[STATED TASK]
Copy out the lines below word for word, starting with the line that contains "Relatively speaking, is" and going on through the last line.

** START OF DATA LINES **

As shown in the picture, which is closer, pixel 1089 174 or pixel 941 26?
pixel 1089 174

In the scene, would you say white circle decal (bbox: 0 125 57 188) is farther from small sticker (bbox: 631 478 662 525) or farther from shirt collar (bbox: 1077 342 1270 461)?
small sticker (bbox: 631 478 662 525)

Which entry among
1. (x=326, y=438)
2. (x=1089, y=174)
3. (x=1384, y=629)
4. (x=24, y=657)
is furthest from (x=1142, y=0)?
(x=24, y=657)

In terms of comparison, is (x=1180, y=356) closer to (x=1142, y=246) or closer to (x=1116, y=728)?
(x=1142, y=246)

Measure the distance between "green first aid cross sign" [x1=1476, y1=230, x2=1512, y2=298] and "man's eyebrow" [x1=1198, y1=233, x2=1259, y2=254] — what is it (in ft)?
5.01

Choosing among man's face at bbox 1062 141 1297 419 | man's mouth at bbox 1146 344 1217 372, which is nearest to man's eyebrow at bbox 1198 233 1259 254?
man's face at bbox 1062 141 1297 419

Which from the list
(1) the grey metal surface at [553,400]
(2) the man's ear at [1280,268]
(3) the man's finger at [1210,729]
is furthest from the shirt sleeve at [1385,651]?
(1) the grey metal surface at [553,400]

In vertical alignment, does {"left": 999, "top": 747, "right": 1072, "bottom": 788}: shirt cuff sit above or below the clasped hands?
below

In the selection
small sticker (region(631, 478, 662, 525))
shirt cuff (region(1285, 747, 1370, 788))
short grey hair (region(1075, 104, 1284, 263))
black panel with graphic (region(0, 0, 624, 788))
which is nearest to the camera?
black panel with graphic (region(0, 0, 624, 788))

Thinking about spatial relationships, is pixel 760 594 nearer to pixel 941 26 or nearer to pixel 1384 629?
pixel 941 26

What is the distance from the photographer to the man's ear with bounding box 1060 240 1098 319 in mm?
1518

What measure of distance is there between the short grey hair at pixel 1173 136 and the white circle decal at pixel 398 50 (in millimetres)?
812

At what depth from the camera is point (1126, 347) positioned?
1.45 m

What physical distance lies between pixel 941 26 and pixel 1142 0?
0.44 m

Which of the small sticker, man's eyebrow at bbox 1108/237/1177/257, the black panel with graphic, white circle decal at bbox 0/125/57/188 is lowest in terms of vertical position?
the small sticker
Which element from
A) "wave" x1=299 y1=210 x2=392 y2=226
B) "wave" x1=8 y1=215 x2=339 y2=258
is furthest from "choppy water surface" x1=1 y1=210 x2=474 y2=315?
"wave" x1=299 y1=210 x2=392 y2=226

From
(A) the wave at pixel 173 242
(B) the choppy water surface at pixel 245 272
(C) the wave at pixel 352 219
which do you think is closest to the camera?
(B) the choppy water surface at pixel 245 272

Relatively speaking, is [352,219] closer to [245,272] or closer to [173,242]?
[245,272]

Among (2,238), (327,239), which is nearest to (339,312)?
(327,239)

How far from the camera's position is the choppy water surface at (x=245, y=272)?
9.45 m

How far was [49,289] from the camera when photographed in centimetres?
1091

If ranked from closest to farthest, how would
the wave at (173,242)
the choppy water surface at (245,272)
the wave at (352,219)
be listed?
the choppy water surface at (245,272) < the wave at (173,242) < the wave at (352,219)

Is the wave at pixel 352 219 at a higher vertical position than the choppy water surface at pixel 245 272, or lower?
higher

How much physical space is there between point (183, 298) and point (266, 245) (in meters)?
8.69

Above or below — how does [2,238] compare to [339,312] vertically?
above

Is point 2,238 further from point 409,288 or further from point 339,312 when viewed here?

** END OF DATA LINES **

[OUTPUT BELOW]
Relatively speaking, is [352,219] closer to [245,272] or closer to [173,242]?
[245,272]

Among (2,238), (327,239), which is nearest to (339,312)?
(327,239)

How far from the camera's position is the choppy water surface at (x=245, y=272)?
9.45 m

How far was [49,289] from the camera when photographed in centimetres?
1091

If ranked from closest to farthest, how would
the wave at (173,242)
the choppy water surface at (245,272)
the wave at (352,219)
be listed?
the choppy water surface at (245,272) < the wave at (173,242) < the wave at (352,219)

Is the wave at pixel 352 219 at a higher vertical position than the choppy water surface at pixel 245 272, or lower?
higher

How much physical space is there between point (183, 298) and point (266, 245) (in meters)?
8.69

Above or below — how does [2,238] compare to [339,312] vertically?
above

Is point 2,238 further from point 409,288 or further from point 339,312 when viewed here?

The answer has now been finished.